:: What is being asked ::
The word "fill" marks the lines to report; pull each of them from the listing.

Data extract Block Start

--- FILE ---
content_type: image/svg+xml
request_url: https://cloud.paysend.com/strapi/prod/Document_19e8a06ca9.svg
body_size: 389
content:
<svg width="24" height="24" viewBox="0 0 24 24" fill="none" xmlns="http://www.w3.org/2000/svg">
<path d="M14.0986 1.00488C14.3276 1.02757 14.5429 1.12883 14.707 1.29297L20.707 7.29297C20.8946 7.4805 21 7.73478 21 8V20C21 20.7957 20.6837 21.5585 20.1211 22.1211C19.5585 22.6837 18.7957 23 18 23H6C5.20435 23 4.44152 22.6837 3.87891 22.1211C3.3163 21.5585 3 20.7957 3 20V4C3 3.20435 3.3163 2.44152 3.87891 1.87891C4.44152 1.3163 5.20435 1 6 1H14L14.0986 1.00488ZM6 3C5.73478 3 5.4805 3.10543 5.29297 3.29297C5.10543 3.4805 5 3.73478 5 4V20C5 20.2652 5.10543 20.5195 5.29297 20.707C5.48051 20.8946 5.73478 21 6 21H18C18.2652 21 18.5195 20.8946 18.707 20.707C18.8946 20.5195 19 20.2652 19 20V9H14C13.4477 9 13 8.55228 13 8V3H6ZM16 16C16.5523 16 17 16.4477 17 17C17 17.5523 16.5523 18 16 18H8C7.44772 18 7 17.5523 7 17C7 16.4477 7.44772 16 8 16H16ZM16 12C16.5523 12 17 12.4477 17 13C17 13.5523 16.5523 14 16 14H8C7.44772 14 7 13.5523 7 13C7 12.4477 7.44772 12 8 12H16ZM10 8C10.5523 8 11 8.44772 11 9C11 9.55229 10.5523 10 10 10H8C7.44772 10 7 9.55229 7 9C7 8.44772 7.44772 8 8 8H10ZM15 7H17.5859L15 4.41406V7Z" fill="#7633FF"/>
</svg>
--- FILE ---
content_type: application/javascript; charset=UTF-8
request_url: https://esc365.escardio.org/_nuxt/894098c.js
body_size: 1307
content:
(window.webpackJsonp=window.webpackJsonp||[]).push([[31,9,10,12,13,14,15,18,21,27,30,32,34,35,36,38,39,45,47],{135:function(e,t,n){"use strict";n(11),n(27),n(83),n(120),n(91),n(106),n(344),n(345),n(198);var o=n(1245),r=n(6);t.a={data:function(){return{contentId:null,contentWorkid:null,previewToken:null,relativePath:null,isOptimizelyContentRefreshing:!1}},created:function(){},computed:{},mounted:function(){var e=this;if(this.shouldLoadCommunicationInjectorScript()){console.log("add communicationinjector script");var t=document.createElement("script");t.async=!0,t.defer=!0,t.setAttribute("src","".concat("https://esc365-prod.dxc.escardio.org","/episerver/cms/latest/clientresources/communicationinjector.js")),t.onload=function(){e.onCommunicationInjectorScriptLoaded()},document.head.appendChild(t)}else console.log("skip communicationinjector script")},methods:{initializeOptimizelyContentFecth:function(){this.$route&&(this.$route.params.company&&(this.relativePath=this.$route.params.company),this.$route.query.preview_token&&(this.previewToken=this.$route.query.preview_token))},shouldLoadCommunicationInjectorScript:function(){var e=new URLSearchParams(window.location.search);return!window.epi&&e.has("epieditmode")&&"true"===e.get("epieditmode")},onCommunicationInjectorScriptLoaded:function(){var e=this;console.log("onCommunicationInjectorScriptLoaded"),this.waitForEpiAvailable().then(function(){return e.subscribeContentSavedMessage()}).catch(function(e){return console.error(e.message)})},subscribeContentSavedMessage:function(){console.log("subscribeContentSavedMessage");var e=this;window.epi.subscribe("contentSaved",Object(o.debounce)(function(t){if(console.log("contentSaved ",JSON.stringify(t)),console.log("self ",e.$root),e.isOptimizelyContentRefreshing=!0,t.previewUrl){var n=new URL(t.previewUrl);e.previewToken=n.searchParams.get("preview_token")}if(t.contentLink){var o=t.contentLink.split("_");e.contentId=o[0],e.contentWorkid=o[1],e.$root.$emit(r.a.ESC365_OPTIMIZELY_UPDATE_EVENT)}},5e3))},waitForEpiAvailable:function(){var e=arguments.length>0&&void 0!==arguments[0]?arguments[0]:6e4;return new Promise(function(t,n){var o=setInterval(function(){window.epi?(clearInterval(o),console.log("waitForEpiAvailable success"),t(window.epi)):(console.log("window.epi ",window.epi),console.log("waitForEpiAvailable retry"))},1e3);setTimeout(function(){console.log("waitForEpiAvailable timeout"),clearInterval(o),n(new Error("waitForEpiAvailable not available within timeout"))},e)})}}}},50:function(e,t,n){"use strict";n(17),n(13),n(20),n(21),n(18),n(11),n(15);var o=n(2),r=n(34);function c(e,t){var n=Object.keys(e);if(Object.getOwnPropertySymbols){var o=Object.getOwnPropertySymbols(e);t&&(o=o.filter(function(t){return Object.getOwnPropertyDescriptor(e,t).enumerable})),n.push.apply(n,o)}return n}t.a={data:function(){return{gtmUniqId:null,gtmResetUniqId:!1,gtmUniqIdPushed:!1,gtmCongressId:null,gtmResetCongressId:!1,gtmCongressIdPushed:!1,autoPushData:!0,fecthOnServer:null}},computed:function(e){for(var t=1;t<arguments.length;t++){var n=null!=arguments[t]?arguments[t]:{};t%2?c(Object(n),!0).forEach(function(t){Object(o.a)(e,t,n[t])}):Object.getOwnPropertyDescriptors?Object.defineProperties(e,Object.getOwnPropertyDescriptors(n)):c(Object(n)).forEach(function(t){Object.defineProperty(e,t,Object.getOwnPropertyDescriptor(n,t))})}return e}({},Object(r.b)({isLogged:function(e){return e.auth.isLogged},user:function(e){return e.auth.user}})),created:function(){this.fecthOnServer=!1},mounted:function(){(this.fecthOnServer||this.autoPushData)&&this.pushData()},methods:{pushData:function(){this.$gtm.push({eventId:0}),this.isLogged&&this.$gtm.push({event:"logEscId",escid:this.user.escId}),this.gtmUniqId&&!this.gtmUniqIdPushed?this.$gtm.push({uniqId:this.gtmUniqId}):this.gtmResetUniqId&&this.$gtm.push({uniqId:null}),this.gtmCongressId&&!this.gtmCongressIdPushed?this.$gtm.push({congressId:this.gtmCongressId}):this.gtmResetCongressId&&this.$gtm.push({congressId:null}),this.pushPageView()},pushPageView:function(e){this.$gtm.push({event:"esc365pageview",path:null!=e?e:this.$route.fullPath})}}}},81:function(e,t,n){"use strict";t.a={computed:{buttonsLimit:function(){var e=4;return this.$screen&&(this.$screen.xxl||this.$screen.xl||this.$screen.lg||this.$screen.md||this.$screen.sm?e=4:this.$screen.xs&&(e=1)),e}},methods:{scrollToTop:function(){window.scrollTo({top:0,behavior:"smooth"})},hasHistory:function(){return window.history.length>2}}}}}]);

Data extract Block End

:: Solved exercise ::
<svg width="24" height="24" viewBox="0 0 24 24" fill="none" xmlns="http://www.w3.org/2000/svg">
<path d="M14.0986 1.00488C14.3276 1.02757 14.5429 1.12883 14.707 1.29297L20.707 7.29297C20.8946 7.4805 21 7.73478 21 8V20C21 20.7957 20.6837 21.5585 20.1211 22.1211C19.5585 22.6837 18.7957 23 18 23H6C5.20435 23 4.44152 22.6837 3.87891 22.1211C3.3163 21.5585 3 20.7957 3 20V4C3 3.20435 3.3163 2.44152 3.87891 1.87891C4.44152 1.3163 5.20435 1 6 1H14L14.0986 1.00488ZM6 3C5.73478 3 5.4805 3.10543 5.29297 3.29297C5.10543 3.4805 5 3.73478 5 4V20C5 20.2652 5.10543 20.5195 5.29297 20.707C5.48051 20.8946 5.73478 21 6 21H18C18.2652 21 18.5195 20.8946 18.707 20.707C18.8946 20.5195 19 20.2652 19 20V9H14C13.4477 9 13 8.55228 13 8V3H6ZM16 16C16.5523 16 17 16.4477 17 17C17 17.5523 16.5523 18 16 18H8C7.44772 18 7 17.5523 7 17C7 16.4477 7.44772 16 8 16H16ZM16 12C16.5523 12 17 12.4477 17 13C17 13.5523 16.5523 14 16 14H8C7.44772 14 7 13.5523 7 13C7 12.4477 7.44772 12 8 12H16ZM10 8C10.5523 8 11 8.44772 11 9C11 9.55229 10.5523 10 10 10H8C7.44772 10 7 9.55229 7 9C7 8.44772 7.44772 8 8 8H10ZM15 7H17.5859L15 4.41406V7Z" fill="#7633FF"/>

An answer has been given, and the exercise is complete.